* [Task objective] Skip every picture and transcribe the remaining material exactly.

Start of Records supplied

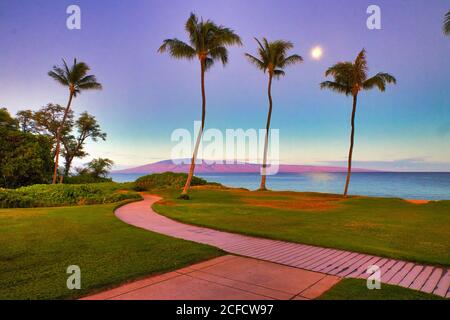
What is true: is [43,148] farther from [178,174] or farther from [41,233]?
[41,233]

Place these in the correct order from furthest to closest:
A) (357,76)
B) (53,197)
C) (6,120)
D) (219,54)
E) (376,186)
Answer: (376,186) → (6,120) → (357,76) → (219,54) → (53,197)

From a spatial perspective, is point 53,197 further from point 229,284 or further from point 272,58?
point 272,58

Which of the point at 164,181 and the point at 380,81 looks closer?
the point at 380,81

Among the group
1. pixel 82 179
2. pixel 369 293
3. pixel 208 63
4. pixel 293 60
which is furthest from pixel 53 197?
pixel 293 60

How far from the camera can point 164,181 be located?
37.9m

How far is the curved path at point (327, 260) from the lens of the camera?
500 centimetres

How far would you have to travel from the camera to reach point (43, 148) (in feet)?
99.8

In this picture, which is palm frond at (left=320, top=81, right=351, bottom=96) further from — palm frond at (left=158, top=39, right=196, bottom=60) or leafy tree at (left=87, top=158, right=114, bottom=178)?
leafy tree at (left=87, top=158, right=114, bottom=178)

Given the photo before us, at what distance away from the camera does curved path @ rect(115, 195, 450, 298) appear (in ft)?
16.4

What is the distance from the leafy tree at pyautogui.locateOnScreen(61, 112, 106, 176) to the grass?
149 ft

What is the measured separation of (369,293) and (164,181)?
35492mm

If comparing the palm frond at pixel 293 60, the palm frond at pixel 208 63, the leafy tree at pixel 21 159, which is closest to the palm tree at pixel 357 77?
the palm frond at pixel 293 60

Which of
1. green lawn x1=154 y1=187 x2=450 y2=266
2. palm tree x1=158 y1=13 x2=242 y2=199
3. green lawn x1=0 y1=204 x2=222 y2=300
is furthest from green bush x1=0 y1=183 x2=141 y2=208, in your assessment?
green lawn x1=0 y1=204 x2=222 y2=300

End of Records supplied

* [Solved problem]
What is true: is [43,148] farther from [178,174] or farther from [41,233]?
[41,233]

Place these in the correct order from furthest to closest:
A) (357,76)
B) (53,197)
C) (6,120)
D) (219,54)
E) (376,186)
Answer: (376,186) → (6,120) → (357,76) → (219,54) → (53,197)

From a spatial perspective, is point 53,197 further from point 229,284 or further from point 272,58?
point 272,58

Which of the point at 164,181 and the point at 380,81 looks closer?
the point at 380,81

Among the group
1. pixel 82 179
2. pixel 369 293
3. pixel 208 63
4. pixel 293 60
which is furthest from pixel 53 197?
pixel 293 60

How far from the camera can point 164,181 be located?
37.9m

How far is the curved path at point (327, 260) from the lens of the camera?
500 centimetres

How far would you have to travel from the camera to reach point (43, 148) (in feet)?
99.8

In this picture, which is palm frond at (left=320, top=81, right=351, bottom=96) further from — palm frond at (left=158, top=39, right=196, bottom=60) or leafy tree at (left=87, top=158, right=114, bottom=178)?
leafy tree at (left=87, top=158, right=114, bottom=178)

Given the photo before us, at what distance away from the camera does curved path @ rect(115, 195, 450, 298) appear (in ft)?
16.4

What is the distance from the leafy tree at pyautogui.locateOnScreen(61, 112, 106, 176) to the grass?
149 ft

What is the measured separation of (369,293) and (164,181)?
35492mm

If comparing the palm frond at pixel 293 60, the palm frond at pixel 208 63, the leafy tree at pixel 21 159, which is closest to the palm tree at pixel 357 77?
the palm frond at pixel 293 60

Which of
1. green lawn x1=154 y1=187 x2=450 y2=266
2. palm tree x1=158 y1=13 x2=242 y2=199
3. green lawn x1=0 y1=204 x2=222 y2=300
is furthest from green bush x1=0 y1=183 x2=141 y2=208, in your assessment?
green lawn x1=0 y1=204 x2=222 y2=300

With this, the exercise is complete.